- _Tarefas propostas_:
a – Reescreva o trecho do depoimento que começa em "Fui informado por" e segue até "por Brilhante Ustra.", trocando "repórter" por "jornalista".
b – Segundo o depoimento, em que data ocorreu a prisão relatada?

- _Texto de leitura_:
+ + +

Não sabia da morte do coronel Brilhante Ustra.
Fui informado por este repórter e fiquei feliz. Lamento apenas, pois
ele morreu sem ser julgado. Esperava que ele pagasse pelo mal que fez a
mim e aos meus companheiros. Aos 27 anos, do alto da minha vitalidade
física e mental, fui preso em uma ação coordenada por Brilhante Ustra.
Lembro que fui preso no dia 5 de julho de 1975. Os outros foram presos
nos dias que seguiram essa semana. Fiquei cerca de dez dias na chamada
Fazendinha, em Alagoinhas, na Bahia. Não tinha noção se era dia ou
noite, pois, junto com meus companheiros, estava encapuzado. Lá, sofri
de todas as barbáries dos agentes da ditadura militar no Brasil:
espancamentos, choques elétricos, afogamento em uma água imunda. Sessões
de horror. Como eu sei que esta ação foi conduzida por Brilhante Ustra?
Em um determinado momento destes quase dez dias, ele pegou um
companheiro de codinome Murilo - um dos nossos que colaborava com a
ditadura. Para provar que estava mesmo de posse de Murilo, nos levou até
ele. Estávamos sem capuz. Naquele momento, não fazíamos ideia de quem
era o militar, mas, tempos depois, o rosto de Ustra tomou os jornais
quando – já depois da ditadura – a atriz Bete Mendes, que também foi
torturada, reconheceu ele no Uruguai.

+ + +

- _Entradas fornecidas_:
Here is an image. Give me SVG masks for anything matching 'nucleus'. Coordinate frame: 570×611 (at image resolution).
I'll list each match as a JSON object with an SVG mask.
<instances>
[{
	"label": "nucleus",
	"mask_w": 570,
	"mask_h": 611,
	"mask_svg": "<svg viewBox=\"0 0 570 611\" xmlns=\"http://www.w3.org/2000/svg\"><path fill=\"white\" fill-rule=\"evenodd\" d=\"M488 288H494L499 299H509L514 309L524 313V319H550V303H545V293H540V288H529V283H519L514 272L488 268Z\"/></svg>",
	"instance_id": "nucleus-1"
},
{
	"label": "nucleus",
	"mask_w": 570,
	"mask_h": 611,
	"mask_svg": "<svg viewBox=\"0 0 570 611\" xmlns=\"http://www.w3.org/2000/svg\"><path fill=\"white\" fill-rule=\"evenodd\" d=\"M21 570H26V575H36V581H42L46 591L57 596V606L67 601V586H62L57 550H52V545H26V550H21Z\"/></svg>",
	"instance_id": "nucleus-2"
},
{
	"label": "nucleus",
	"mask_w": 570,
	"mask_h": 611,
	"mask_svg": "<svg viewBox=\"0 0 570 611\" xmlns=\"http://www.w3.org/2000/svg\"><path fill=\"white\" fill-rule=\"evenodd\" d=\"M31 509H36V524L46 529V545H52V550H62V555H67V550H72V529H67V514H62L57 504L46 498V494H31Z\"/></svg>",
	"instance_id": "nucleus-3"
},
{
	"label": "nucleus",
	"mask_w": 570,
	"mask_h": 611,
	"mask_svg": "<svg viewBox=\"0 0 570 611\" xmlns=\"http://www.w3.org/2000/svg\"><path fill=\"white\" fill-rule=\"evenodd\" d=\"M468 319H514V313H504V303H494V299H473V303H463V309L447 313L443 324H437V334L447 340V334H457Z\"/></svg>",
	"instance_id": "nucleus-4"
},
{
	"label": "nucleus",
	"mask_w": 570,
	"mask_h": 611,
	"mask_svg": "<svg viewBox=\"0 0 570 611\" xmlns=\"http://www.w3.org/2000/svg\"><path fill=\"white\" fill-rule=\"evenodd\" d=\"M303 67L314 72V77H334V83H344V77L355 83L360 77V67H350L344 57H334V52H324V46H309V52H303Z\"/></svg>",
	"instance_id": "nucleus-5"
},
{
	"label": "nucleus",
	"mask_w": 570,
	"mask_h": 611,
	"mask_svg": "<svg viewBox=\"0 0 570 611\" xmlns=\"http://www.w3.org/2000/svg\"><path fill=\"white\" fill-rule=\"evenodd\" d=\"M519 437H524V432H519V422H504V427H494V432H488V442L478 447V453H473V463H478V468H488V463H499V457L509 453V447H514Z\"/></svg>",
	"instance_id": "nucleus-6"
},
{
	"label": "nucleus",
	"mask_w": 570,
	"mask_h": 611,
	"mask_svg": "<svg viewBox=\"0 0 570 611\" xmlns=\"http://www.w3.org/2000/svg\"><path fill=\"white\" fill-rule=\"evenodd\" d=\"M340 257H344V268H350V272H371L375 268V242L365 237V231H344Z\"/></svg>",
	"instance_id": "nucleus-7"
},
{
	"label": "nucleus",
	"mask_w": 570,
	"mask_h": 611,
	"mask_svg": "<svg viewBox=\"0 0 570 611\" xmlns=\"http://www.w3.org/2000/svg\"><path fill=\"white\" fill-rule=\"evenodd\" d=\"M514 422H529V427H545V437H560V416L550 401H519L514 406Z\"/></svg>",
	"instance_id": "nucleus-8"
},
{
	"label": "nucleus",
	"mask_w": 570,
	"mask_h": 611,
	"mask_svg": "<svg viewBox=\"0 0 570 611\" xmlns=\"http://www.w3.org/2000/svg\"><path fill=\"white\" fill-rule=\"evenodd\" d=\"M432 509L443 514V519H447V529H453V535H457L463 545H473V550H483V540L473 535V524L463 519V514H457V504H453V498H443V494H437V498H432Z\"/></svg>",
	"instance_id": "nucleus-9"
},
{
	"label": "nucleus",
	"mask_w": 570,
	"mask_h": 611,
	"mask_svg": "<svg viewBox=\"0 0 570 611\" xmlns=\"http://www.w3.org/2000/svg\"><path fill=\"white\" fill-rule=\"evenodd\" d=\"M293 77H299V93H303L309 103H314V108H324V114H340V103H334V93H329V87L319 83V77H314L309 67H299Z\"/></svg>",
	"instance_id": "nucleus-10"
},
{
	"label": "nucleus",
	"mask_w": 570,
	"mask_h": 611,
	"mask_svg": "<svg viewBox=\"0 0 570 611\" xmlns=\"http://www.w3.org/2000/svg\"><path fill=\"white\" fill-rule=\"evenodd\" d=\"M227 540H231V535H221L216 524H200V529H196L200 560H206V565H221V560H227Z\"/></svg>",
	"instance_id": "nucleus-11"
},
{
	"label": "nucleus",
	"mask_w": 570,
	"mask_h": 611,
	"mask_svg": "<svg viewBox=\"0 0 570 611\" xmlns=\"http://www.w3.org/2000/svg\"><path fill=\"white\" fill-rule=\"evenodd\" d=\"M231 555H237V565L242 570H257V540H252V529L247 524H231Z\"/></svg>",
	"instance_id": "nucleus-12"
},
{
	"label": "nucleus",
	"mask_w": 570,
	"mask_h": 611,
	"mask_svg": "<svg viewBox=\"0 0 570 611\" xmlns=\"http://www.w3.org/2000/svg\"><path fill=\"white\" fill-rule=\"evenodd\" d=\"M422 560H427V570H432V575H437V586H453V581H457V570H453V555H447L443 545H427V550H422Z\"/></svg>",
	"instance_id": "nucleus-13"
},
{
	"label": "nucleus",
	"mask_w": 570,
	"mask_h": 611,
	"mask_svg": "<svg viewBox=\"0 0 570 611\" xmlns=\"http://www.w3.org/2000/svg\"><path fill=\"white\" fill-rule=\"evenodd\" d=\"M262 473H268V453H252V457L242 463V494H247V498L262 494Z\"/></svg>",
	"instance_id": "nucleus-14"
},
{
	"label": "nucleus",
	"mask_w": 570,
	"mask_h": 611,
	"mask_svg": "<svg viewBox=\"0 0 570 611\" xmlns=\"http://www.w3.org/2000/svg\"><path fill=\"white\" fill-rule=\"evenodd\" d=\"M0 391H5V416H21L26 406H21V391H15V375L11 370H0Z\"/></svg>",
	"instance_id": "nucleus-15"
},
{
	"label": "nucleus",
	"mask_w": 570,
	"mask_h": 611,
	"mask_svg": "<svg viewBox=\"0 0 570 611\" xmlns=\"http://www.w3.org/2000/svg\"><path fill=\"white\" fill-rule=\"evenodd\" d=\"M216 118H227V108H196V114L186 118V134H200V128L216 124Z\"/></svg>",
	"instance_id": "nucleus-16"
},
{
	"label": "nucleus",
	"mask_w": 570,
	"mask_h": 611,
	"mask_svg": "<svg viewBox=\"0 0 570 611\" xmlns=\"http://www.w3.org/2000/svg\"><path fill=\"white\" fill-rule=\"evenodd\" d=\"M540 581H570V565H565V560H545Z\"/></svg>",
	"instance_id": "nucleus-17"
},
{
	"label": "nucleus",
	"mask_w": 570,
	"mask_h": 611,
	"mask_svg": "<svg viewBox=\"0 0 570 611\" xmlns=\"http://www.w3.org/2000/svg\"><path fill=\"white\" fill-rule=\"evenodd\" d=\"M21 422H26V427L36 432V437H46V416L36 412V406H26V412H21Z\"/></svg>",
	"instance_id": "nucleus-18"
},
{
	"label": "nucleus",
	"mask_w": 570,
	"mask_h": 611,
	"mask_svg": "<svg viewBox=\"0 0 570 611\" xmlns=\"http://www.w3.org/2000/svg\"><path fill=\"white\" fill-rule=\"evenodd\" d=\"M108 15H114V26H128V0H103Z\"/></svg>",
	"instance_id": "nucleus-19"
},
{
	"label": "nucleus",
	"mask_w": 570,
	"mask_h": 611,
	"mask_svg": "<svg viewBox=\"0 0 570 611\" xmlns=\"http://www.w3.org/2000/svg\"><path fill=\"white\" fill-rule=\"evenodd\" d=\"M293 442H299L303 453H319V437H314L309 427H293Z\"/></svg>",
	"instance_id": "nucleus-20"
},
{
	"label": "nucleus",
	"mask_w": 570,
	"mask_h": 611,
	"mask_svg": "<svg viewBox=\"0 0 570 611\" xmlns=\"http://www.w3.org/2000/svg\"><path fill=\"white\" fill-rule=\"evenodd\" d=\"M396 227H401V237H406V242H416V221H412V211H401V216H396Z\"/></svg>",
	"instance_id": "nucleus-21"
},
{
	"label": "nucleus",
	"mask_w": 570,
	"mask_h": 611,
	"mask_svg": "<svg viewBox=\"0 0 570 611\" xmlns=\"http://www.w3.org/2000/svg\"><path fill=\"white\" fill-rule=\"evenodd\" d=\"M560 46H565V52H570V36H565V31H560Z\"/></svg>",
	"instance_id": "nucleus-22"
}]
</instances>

+ + +

- _Respostas_:
a –
Fui informado por este jornalista e fiquei feliz. Lamento apenas, pois
ele morreu sem ser julgado. Esperava que ele pagasse pelo mal que fez a
mim e aos meus companheiros. Aos 27 anos, do alto da minha vitalidade
física e mental, fui preso em uma ação coordenada por Brilhante Ustra.

b – Em 5 de julho de 1975.